■ Text provided
Purpose of the Study:

  • To develop TinyOdom, a framework for training and deploying lightweight neural inertial models on URC hardware.
  • To enhance robustness against environmental and sensor perturbations for accurate dead-reckoning.
  • To enable real-time, high-performance inertial odometry on devices with limited memory, power, and computation.

Main Methods:

  • Utilized hardware-aware and quantization-aware Bayesian neural architecture search (NAS) with a temporal convolutional network (TCN) backbone.
  • Introduced a novel magnetometer, physics, and velocity-centric sequence learning formulation.
  • Expanded 2D to 3D learning with a model-free barometric g-h filter for robust altitude estimation.

Main Results:

  • TinyOdom achieved model size reductions of 31× to 134× across diverse applications (pedestrian, animal, aerial, underwater).
  • Demonstrated localization accuracy with 2.5m to 12m error in 60 seconds, outperforming state-of-the-art methods.
  • The barometric filter maintained altitude tracking within ±0.1m, robust to disturbances.

Conclusions:

  • TinyOdom facilitates direct deployment of advanced neural inertial odometry on URC devices.
  • The proposed sequence learning and barometric filtering techniques significantly improve localization performance and robustness.
  • This work bridges the gap between high-performance inertial odometry and the constraints of embedded systems.

■ Information given
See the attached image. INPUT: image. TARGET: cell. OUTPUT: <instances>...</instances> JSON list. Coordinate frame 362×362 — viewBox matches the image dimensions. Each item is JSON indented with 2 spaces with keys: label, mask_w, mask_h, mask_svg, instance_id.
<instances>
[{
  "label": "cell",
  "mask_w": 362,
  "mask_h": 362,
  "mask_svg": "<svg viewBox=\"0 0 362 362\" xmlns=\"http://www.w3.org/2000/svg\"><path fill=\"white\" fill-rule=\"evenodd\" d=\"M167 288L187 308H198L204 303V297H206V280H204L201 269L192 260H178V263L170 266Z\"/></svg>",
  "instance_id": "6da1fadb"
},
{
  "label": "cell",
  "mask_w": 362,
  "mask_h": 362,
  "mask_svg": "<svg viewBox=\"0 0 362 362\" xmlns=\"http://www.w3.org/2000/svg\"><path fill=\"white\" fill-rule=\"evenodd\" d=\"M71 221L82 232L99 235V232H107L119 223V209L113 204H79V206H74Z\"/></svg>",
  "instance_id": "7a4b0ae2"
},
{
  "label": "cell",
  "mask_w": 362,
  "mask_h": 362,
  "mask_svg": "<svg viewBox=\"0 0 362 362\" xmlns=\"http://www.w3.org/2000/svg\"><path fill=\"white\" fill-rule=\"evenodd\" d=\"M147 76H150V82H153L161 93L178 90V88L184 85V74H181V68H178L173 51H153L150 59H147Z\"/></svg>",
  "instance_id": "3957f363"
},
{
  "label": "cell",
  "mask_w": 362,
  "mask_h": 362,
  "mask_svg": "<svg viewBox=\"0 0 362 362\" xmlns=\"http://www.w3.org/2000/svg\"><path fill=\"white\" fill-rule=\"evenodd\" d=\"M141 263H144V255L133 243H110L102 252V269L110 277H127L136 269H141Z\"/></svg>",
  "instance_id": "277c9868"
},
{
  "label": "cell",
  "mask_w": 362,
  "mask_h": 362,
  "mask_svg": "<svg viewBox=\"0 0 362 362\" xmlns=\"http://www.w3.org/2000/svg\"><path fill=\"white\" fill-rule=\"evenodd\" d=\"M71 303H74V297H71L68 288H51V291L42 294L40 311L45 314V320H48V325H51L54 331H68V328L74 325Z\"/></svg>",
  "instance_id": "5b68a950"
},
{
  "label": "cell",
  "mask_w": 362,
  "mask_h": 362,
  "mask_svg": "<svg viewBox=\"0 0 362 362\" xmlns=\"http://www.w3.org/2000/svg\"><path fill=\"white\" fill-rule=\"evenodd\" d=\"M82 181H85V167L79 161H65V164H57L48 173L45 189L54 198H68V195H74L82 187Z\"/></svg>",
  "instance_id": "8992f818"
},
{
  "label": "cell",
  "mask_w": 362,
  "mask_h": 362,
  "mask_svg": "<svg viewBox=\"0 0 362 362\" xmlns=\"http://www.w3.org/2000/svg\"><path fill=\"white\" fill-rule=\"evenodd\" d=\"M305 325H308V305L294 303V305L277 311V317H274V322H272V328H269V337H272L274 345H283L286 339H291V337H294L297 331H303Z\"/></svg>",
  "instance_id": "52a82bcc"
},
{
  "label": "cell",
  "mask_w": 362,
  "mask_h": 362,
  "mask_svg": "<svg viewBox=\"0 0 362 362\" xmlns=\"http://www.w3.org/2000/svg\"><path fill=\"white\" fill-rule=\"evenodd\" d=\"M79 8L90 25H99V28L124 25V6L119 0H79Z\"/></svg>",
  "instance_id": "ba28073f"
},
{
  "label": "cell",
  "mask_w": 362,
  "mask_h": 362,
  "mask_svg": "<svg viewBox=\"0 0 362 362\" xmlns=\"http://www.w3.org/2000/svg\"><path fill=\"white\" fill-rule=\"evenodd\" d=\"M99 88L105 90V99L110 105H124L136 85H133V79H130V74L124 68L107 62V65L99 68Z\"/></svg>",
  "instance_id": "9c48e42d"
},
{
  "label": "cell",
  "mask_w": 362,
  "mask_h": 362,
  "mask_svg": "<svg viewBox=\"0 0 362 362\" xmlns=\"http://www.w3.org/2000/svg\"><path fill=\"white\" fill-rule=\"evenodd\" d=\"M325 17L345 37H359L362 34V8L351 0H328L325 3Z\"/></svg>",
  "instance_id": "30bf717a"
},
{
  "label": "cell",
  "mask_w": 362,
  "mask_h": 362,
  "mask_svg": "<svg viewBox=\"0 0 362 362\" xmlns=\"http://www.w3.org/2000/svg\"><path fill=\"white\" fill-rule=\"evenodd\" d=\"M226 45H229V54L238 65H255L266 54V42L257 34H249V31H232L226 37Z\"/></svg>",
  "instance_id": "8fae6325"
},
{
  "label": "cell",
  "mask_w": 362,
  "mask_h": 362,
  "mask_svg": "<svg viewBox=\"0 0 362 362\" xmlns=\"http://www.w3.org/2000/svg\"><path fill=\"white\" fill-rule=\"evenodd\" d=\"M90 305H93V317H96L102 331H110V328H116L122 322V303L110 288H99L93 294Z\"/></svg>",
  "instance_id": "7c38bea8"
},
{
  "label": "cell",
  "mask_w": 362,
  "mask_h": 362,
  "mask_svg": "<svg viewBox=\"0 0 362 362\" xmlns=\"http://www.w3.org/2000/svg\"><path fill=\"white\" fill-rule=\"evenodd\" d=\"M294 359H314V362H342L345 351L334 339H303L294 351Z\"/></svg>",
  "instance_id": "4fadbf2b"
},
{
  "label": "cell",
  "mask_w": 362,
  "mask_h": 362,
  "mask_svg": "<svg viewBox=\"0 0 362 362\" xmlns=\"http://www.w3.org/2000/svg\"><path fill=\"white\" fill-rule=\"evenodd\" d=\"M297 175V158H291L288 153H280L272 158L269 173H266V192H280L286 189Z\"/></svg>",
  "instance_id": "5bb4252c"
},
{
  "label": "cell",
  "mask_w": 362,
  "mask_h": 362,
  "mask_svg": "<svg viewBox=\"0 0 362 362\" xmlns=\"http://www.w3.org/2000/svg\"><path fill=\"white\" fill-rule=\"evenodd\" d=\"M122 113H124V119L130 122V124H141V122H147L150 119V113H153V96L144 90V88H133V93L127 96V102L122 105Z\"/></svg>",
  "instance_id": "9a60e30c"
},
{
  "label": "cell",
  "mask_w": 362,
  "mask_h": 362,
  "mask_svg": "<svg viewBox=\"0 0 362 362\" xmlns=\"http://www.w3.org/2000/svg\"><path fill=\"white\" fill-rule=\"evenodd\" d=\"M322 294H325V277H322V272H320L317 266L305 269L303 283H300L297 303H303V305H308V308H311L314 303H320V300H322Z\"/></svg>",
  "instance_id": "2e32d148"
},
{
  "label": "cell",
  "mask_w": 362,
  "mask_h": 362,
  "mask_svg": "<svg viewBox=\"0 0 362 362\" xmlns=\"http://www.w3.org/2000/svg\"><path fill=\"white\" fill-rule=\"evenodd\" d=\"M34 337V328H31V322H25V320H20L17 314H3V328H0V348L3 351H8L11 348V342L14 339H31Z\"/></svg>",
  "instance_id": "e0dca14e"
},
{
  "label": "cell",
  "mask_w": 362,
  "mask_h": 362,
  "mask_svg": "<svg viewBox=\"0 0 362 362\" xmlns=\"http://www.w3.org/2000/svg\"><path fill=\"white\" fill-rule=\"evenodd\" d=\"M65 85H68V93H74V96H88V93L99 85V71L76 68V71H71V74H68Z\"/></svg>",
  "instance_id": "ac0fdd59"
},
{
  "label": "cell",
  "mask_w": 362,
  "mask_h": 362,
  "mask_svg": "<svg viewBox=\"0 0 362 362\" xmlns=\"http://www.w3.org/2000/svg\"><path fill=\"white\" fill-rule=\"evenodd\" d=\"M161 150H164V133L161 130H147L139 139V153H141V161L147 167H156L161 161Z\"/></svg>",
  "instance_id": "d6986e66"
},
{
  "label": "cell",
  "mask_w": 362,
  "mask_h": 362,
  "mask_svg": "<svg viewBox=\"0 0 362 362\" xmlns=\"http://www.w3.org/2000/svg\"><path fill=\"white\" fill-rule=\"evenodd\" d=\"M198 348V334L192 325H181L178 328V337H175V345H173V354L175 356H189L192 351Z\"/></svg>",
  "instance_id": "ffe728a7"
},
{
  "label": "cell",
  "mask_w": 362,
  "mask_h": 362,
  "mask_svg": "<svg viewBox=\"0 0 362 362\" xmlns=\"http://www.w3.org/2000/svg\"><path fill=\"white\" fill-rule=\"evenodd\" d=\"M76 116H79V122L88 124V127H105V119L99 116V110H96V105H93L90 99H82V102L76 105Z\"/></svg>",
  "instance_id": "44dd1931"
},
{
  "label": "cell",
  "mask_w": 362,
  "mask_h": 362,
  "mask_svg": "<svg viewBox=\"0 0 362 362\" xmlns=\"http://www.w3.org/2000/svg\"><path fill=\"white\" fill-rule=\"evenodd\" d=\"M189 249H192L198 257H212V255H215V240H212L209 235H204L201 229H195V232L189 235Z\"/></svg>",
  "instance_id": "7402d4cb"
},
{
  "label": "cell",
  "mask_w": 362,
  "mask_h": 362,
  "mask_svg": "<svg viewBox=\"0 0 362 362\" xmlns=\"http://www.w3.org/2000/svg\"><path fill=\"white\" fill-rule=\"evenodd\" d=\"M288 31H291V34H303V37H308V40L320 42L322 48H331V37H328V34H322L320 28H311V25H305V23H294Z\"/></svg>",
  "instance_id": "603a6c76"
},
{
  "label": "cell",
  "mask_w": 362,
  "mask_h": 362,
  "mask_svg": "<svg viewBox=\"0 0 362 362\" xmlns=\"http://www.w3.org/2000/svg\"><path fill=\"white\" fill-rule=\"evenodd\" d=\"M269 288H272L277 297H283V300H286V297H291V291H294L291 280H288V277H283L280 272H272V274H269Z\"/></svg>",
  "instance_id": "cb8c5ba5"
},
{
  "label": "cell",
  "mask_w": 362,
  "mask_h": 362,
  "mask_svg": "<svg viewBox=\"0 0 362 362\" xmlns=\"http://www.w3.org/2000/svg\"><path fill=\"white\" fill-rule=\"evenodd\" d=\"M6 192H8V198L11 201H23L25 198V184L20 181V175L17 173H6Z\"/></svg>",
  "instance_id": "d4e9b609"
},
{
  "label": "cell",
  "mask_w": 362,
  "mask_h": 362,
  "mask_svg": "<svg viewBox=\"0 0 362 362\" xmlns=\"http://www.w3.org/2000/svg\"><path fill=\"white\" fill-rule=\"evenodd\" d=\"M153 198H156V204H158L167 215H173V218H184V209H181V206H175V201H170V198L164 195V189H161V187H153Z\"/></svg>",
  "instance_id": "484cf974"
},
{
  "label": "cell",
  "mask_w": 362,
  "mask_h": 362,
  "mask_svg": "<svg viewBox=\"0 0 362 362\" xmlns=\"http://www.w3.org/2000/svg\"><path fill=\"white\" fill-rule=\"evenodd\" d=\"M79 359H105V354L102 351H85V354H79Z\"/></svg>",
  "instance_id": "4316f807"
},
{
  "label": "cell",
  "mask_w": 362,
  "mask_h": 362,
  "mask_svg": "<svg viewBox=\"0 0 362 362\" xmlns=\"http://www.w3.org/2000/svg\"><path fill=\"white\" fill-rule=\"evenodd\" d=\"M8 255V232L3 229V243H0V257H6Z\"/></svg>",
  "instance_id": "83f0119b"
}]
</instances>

■ What you will do
**a)** In the TinyOdom summary, what backbone did the neural architecture search use?
**b)** Quote the stretch of the TinyOdom summary from "Purpose of the" through "for accurate dead-reckoning.".

■ Answers to the tasks
**a)** A temporal convolutional network (TCN).

**b)**
Purpose of the Study:

  • To develop TinyOdom, a framework for training and deploying lightweight neural inertial models on URC hardware.
  • To enhance robustness against environmental and sensor perturbations for accurate dead-reckoning.